Task description | Count the lines in the data below that contain the string "bbox" and reply with only that number.

* Start Rows *

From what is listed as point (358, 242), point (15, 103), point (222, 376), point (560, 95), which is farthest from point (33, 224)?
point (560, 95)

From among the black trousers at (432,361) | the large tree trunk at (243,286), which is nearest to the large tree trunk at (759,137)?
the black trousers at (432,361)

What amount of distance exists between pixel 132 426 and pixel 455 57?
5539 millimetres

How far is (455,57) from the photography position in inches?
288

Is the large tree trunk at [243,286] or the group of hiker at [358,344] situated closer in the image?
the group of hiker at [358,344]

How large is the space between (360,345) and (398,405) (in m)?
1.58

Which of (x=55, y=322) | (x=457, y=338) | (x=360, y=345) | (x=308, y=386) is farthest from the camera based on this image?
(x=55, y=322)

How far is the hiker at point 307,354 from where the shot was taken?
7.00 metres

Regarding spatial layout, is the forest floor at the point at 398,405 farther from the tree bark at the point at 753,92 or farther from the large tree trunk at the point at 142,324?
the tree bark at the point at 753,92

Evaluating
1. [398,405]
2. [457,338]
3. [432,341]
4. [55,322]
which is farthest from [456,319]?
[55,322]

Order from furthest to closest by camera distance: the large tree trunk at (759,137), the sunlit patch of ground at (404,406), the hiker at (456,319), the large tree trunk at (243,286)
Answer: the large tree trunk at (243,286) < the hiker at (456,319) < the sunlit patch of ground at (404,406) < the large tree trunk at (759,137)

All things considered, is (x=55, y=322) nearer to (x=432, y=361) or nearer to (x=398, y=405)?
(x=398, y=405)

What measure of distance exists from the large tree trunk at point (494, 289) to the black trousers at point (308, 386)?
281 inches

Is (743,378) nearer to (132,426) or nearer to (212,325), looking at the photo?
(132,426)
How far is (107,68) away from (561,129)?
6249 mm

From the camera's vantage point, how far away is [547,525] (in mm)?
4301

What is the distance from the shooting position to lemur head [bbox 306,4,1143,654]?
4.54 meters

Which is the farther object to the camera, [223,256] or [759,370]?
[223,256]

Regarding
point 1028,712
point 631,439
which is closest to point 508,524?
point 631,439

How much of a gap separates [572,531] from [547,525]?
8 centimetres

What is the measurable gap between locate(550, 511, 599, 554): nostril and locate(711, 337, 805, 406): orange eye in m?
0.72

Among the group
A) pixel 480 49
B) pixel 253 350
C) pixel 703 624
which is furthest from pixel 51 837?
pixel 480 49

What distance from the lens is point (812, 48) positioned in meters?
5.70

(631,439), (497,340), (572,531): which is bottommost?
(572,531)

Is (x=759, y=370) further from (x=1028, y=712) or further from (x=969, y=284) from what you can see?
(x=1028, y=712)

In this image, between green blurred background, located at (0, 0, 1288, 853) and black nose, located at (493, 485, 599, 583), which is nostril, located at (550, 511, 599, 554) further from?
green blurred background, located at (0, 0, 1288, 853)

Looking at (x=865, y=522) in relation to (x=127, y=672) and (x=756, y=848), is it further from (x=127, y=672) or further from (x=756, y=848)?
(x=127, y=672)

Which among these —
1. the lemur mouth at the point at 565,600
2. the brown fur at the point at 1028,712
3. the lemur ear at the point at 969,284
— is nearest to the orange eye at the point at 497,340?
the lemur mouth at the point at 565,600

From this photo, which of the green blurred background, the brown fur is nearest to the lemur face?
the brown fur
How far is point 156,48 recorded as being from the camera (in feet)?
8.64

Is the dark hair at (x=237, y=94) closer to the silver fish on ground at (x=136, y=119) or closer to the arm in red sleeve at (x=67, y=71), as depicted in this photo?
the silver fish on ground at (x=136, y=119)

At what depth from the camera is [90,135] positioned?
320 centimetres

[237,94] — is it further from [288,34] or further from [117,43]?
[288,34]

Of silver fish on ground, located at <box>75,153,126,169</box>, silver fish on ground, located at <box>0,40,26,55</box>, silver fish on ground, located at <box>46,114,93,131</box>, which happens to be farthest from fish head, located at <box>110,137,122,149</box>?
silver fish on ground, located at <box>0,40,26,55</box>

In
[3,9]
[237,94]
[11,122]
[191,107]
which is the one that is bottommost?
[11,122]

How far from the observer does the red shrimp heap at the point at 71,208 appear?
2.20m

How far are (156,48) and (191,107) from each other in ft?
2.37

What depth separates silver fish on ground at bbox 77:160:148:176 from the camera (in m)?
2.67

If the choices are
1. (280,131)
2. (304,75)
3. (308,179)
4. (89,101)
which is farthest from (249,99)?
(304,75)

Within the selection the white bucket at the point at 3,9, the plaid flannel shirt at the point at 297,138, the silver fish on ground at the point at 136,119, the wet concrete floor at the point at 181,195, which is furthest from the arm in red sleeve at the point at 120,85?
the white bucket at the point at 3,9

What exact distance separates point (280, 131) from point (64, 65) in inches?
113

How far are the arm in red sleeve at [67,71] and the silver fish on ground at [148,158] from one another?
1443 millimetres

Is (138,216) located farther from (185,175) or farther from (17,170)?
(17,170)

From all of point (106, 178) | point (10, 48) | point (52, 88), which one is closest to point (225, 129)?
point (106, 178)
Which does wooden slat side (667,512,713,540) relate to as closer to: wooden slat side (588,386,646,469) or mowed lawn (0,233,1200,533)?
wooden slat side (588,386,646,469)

* End Rows *

Solution below | 2